StanfordLegion / task-bench

A task benchmark
Apache License 2.0
39 stars 30 forks source link

I want to know the process that task-bench kernel executes on legion #98

Open AngryBear2 opened 1 year ago

AngryBear2 commented 1 year ago

Hello, I have some understanding of task-bench at present, but there are still many things that are not very clear, here I would like to ask you:

  1. It seems that type-type is the type that generates the dependencies of the task graph, and kernel is the part to be executed. For example, if I want to use stencil to execute compute_kernel, how is the generated legion code partitioned? What about data dependencies on multiple nodes? Does each node split the compute_kernel into many parts, or does each node execute the same compute_kernel?

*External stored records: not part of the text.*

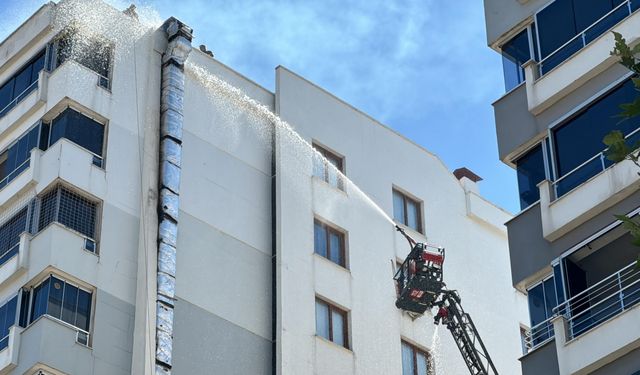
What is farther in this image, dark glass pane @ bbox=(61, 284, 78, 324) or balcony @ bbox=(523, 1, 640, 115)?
dark glass pane @ bbox=(61, 284, 78, 324)

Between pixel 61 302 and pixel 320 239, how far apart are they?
1294cm

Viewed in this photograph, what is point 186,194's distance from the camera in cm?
4900

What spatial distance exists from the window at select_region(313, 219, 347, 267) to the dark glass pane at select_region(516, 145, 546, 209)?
20.5m

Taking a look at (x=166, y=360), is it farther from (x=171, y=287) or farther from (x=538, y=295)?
(x=538, y=295)

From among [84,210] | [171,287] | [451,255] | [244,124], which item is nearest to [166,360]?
[171,287]

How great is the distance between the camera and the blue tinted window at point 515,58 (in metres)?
34.2

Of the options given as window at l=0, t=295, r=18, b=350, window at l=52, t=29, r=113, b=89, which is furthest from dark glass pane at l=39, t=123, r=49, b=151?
window at l=0, t=295, r=18, b=350

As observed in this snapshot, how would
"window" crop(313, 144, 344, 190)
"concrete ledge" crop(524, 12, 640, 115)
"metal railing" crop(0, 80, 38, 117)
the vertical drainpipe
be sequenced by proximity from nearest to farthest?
"concrete ledge" crop(524, 12, 640, 115), the vertical drainpipe, "metal railing" crop(0, 80, 38, 117), "window" crop(313, 144, 344, 190)

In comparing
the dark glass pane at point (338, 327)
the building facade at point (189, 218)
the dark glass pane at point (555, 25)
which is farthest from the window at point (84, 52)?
the dark glass pane at point (555, 25)

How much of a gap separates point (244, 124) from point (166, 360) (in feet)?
36.5

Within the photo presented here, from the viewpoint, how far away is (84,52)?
48688 mm

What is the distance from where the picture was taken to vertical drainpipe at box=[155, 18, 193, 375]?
4556cm

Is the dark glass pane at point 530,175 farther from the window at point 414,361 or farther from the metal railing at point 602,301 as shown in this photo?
the window at point 414,361

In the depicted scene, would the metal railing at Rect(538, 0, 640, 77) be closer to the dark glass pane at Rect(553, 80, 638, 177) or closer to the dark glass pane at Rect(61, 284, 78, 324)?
the dark glass pane at Rect(553, 80, 638, 177)
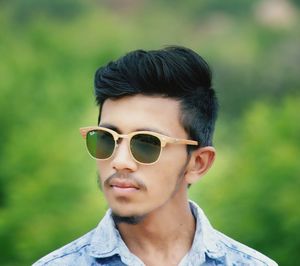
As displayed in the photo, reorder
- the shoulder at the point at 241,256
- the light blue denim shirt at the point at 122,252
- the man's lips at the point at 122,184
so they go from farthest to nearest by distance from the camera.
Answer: the shoulder at the point at 241,256
the light blue denim shirt at the point at 122,252
the man's lips at the point at 122,184

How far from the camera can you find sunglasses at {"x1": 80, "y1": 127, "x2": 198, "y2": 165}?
2.70m

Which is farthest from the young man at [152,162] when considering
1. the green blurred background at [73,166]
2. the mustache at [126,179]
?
the green blurred background at [73,166]

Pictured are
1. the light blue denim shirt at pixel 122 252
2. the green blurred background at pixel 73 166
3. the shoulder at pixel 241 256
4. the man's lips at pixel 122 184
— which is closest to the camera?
the man's lips at pixel 122 184

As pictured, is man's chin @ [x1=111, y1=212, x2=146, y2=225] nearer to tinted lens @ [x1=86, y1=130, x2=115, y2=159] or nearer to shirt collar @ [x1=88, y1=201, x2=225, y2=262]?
shirt collar @ [x1=88, y1=201, x2=225, y2=262]

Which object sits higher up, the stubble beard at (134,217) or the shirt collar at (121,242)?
the stubble beard at (134,217)

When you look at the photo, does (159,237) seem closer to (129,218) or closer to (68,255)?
(129,218)

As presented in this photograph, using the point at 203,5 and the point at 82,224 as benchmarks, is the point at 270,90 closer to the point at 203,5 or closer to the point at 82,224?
the point at 203,5

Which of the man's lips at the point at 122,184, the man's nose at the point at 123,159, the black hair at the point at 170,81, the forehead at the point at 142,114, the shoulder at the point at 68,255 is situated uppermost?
the black hair at the point at 170,81

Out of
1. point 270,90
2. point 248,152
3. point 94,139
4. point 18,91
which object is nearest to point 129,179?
point 94,139

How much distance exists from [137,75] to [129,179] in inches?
13.3

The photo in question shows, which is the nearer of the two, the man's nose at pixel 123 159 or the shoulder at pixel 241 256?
the man's nose at pixel 123 159

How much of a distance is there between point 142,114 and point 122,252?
45 centimetres

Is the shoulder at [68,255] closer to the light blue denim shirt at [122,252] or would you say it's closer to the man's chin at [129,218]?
the light blue denim shirt at [122,252]

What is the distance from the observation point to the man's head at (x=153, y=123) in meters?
2.70
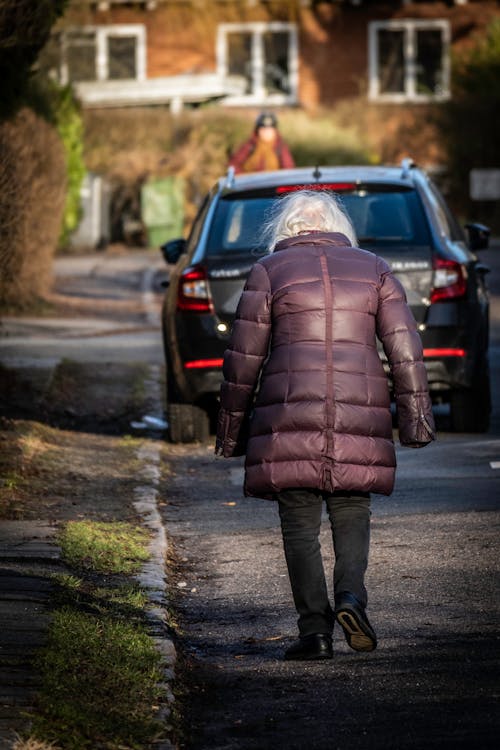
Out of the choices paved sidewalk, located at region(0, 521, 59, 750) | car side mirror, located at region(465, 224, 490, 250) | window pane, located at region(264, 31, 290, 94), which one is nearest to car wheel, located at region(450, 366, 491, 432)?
car side mirror, located at region(465, 224, 490, 250)

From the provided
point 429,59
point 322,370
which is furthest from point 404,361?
point 429,59

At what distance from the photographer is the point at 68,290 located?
23.3 meters

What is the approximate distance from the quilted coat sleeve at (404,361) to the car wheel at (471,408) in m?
5.15

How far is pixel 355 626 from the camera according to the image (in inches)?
235

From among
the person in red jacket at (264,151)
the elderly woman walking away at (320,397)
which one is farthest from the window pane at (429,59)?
Result: the elderly woman walking away at (320,397)

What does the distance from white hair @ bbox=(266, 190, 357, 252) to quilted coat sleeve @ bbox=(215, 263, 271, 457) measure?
17cm

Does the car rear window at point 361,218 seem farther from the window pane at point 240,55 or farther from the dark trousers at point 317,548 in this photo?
the window pane at point 240,55

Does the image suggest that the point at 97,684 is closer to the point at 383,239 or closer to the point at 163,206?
the point at 383,239

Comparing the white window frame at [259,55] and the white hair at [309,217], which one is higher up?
the white hair at [309,217]

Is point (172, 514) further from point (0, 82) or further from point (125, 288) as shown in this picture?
point (125, 288)

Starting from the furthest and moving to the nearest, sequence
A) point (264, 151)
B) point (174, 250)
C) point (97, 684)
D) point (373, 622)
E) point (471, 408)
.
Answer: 1. point (264, 151)
2. point (174, 250)
3. point (471, 408)
4. point (373, 622)
5. point (97, 684)

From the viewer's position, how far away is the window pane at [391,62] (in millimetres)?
42938

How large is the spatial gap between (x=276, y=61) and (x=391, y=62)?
2.70m

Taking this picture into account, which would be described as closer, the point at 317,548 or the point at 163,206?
the point at 317,548
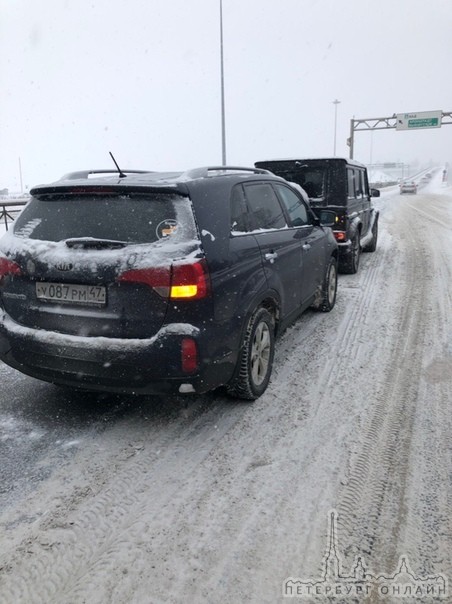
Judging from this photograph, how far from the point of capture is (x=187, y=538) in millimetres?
2307

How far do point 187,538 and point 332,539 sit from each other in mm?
715

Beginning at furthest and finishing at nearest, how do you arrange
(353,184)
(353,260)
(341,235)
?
(353,260)
(353,184)
(341,235)

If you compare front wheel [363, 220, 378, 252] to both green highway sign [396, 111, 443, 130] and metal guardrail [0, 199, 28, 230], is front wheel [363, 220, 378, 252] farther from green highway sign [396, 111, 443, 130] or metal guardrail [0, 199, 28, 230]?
green highway sign [396, 111, 443, 130]

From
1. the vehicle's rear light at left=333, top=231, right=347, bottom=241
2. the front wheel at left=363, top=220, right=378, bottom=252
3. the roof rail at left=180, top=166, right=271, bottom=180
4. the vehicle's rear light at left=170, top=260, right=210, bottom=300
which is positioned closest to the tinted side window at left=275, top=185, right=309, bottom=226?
→ the roof rail at left=180, top=166, right=271, bottom=180

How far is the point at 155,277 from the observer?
A: 282cm

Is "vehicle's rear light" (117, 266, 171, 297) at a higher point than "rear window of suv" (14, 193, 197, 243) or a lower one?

  2. I am not familiar with the execution process of memory_kernel on legion, so I hope you can consult me.

elliottslaughter commented 1 year ago

Legion has two main sets of partitions, which are defined here:

https://github.com/StanfordLegion/task-bench/blob/bf4ad1982d4b748bf3fd54e8239e798114e6ade8/legion/main.cc#L477-L478

The primary partition is just an equal partition:

https://github.com/StanfordLegion/task-bench/blob/bf4ad1982d4b748bf3fd54e8239e798114e6ade8/legion/main.cc#L526

The secondary partitions are more complicated and encode, essentially, the dependence patterns:

https://github.com/StanfordLegion/task-bench/blob/bf4ad1982d4b748bf3fd54e8239e798114e6ade8/legion/main.cc#L529-L571

As a general rule, data in Task Bench is "fake" in that it does not encode "real" data, and the data is not consumed by any of the kernels (whether compute or memory or whatever). The data does contain information to encode where it's coming from so we can check it for correctness. But to a first approximation, you should completely separate in your mind the partitioning (which is related to the dependence pattern) and the kernels (which actually execute, but ignore all data).

Kernels are never "partitioned", they just do what they're told. So if you run a compute kernel and tell it to execute N iterations, it will always execute N iterations, regardless of the size and shape of the graph.

Absolutely nothing in Task Bench is sensitive to the number of nodes. The graph is configured explicitly (via command line paramaters) and it is up to each implementation to spread that graph out as best it sees fit. But the Task Bench core (used by each implementation) is oblivious to how many nodes/cores there are or how things are parallelized. You could just as easily make a sequential version of Task Bench that executes the same thing.

Hope that helps.

AngryBear2 commented 1 year ago

Thank you. According to your words, I understand that each node in the figure is executing the same kernel, not all nodes are executing the same kernel. How do I judge the data transfer time of the dependent nodes?

elliottslaughter commented 1 year ago

There is a summary printed at the end which should include a bandwidth figure; but you may need to pass in the number of nodes (-nodes N) in order for it to accurately calculate the intra-node vs inter-node bandwidth.